ShootyOriginal 02 August 22 15:22

"I cannot believe... the lack of care from the SRA"

WARNING: Steep learning curve ahead.

bananaman 02 August 22 18:19

WTAF? The SQE is intended to prevent barriers to the profession. I'm sure spoon fed public school types would love it if a bigger regulatory moat was put round their inefficient money making machine. The US system ensures US lawyers are still paying off student debts (real debts - not soft UK student loans) into their 40s and 50s and have wasted 7 years of time and money if it turns out the job isn't for them. 

Most civil law candidates will have studied law for far longer than some 3 year English LLB student, but top marks for the Liz Truss school of legal education proposal. 
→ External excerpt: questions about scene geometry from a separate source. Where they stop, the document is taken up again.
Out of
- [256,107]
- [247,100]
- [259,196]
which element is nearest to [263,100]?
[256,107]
Re. Kaplan, it's because UoL and BPP are still clinging on to the hope of £15k a year per student from law firms that Kaplan got the examiner gig. 

 

 

sensible idiot 04 August 22 17:18

Just so poorly prepared.  Given the long time period to the next exams and so clearly foreseeable material impact on students if they were unable to sit, where was the contingency planning around IT failures?  A shared spill-over venue for London, perhaps.

The exams are multiple choice so it's barely clear to me why they need to do these online in the first place, let along why they didn't have printed copies as a stand-by/arrangement to print those in short order.

This is not a driving theory test where if they screw it up you can just sit again tomorrow.  

Most of this comes out of the weird fetish that SRA/Kaplan seem to have for making everyone sit the exam at the exact same time everywhere in the world

Anglesee 04 August 22 21:21

@sensible idiot

driving test comparison is interesting. The Pearson company used to the theory tests for the DVLA too. Maybe they were chosen precisely because they supposed to have the IT in place?!